At least Italy’s leaders weren’t assuring everyone that they feltsanguine before announcing yesterday emergency measures to combat the economic ill-effects they are experiencing. And to their credit, they are proposing to implement fiscal measures that are actually meant to reach businesses directly rather than relying on the old trickle-down method.
We’ve now moved to not merely assuming a March cut is baked in the cake — and maybe one bigger than 25 basis points– to debating if they can afford to wait that long and whether they should pull the trigger on an emergency basis.
And do so in tandem with the rest of the world’s central banks. We won’t be shocked and we won’t be awed. Cooperation is a good thing. Would that the powers-that-be could do it under more circumstances.

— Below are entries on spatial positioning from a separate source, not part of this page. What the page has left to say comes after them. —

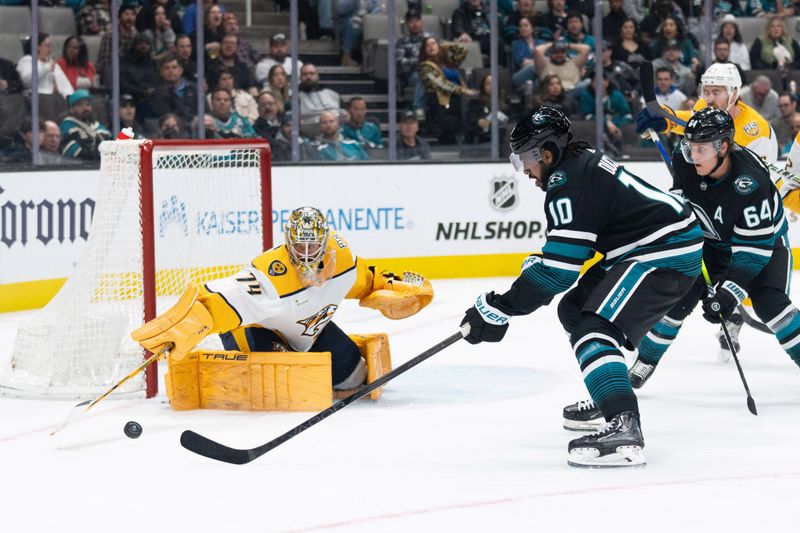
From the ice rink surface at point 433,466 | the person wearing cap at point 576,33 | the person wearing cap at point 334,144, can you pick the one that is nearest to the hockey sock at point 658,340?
the ice rink surface at point 433,466

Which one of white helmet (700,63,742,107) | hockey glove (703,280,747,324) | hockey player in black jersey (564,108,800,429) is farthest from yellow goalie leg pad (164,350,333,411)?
white helmet (700,63,742,107)

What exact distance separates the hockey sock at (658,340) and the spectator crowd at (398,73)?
3.69 m

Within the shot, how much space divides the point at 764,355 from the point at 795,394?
33.4 inches

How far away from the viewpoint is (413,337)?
5.95 metres

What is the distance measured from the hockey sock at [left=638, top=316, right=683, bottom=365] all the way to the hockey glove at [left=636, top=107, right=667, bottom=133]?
1.06m

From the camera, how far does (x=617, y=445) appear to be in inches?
134

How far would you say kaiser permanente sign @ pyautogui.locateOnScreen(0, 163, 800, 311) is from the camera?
6789 millimetres

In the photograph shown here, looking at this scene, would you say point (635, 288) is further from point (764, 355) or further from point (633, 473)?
point (764, 355)

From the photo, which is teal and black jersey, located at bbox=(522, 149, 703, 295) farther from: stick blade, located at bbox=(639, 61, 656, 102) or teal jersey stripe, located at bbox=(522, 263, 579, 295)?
stick blade, located at bbox=(639, 61, 656, 102)

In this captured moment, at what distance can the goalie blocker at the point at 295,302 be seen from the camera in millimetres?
3912

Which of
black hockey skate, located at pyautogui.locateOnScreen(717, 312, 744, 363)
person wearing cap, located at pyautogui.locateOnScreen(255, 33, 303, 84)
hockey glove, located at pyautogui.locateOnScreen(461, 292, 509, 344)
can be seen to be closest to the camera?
hockey glove, located at pyautogui.locateOnScreen(461, 292, 509, 344)

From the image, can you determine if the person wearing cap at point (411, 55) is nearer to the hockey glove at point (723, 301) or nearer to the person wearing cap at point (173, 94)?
the person wearing cap at point (173, 94)

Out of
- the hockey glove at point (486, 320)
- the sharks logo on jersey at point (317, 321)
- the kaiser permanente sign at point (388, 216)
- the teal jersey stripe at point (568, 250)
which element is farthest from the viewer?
the kaiser permanente sign at point (388, 216)

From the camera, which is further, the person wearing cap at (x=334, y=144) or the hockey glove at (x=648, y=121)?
the person wearing cap at (x=334, y=144)
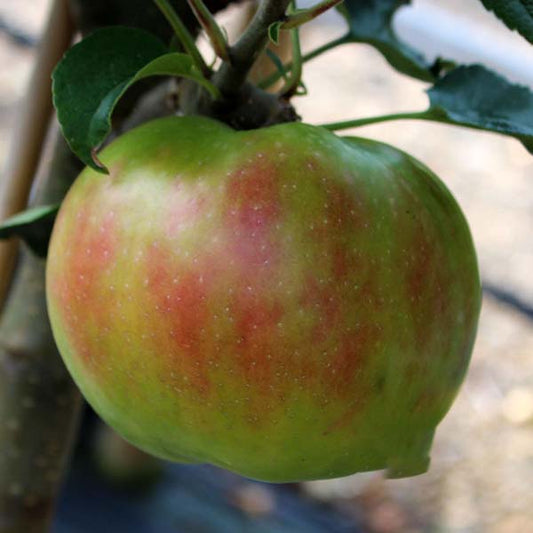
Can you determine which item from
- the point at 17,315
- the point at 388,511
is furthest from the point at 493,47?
the point at 17,315

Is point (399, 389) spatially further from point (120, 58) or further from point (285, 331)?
point (120, 58)

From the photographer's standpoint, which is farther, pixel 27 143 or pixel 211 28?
pixel 27 143

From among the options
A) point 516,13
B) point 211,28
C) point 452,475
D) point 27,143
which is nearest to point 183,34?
point 211,28

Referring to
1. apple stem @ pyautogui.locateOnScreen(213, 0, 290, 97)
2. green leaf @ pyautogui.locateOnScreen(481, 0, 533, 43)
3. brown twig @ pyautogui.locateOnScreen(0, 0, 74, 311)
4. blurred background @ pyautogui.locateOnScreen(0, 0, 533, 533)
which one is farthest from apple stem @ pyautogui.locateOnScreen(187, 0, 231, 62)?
blurred background @ pyautogui.locateOnScreen(0, 0, 533, 533)

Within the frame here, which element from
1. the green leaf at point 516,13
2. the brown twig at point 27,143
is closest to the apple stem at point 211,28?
the green leaf at point 516,13

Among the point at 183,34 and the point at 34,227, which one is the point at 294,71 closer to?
the point at 183,34

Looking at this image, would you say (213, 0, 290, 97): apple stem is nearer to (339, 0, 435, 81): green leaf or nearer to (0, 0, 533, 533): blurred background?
(339, 0, 435, 81): green leaf
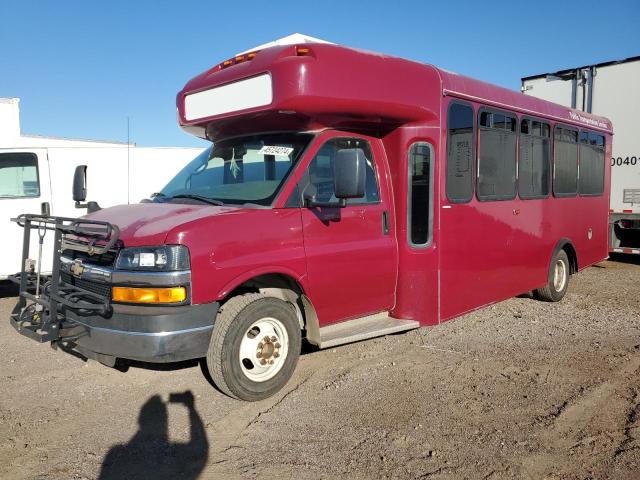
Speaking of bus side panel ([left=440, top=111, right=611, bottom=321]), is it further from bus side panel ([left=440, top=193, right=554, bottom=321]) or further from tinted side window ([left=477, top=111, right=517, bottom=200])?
tinted side window ([left=477, top=111, right=517, bottom=200])

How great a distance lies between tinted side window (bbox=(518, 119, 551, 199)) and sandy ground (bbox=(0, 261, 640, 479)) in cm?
208

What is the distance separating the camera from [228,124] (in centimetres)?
524

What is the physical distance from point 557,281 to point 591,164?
6.84ft

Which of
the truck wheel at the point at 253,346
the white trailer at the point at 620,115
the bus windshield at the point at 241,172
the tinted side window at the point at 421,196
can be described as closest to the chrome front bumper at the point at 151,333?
the truck wheel at the point at 253,346

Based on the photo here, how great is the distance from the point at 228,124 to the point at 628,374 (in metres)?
4.41

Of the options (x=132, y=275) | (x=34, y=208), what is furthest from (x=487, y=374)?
(x=34, y=208)

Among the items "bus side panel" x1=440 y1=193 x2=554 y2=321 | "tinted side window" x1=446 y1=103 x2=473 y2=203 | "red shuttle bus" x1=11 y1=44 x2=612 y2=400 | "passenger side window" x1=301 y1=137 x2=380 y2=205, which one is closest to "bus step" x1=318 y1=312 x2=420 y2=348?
"red shuttle bus" x1=11 y1=44 x2=612 y2=400

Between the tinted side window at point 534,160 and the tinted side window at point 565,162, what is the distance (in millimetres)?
276

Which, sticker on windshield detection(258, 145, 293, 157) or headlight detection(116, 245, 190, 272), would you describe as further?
sticker on windshield detection(258, 145, 293, 157)

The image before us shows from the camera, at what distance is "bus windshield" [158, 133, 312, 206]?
4695mm

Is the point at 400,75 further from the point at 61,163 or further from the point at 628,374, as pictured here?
the point at 61,163

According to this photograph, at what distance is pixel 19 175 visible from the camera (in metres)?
8.53

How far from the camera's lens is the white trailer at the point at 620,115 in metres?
10.9

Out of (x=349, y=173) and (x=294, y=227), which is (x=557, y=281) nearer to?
(x=349, y=173)
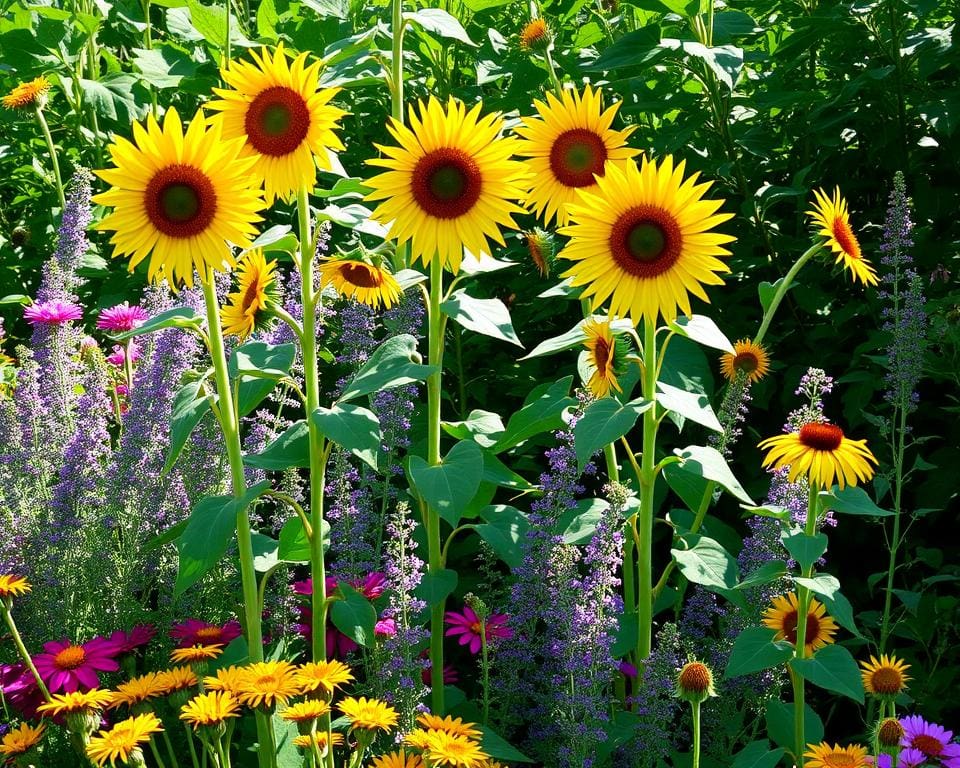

The Bank of Canada has its March meeting on Wednesday. Futures pricing has them going. Before Powell’s statement economists were undecided. Watch whether that changes rapidly. I suspect we move from talk of a tight housing market and financial stability considerations straight to discussions about not wanting to disappoint market expectations.
As far as U.S. numbers are concerned, it seems likely that any weakness will be taken as evidence that the economy is slowing and any strength as dated information. In reality, that isn’t necessarily true, but if rate cuts are on offer, that will have to be the interpretation. Especially, if ISM disappoints and no one wants to wait around for an expected robust non-farm payrolls to throw a spanner in the lower-rates works.
There is the usual long list of Fed speakers on the schedule this week. The extent to which they change their messaging will be well worth listening for. What a difference a week makes. This morning the OECD lowered its global growth forecast to what would be the lowest since 2009. The BOJ and BOE have waded in with pledges of support. A lot of people are relearning that globalization isn’t such a bad idea.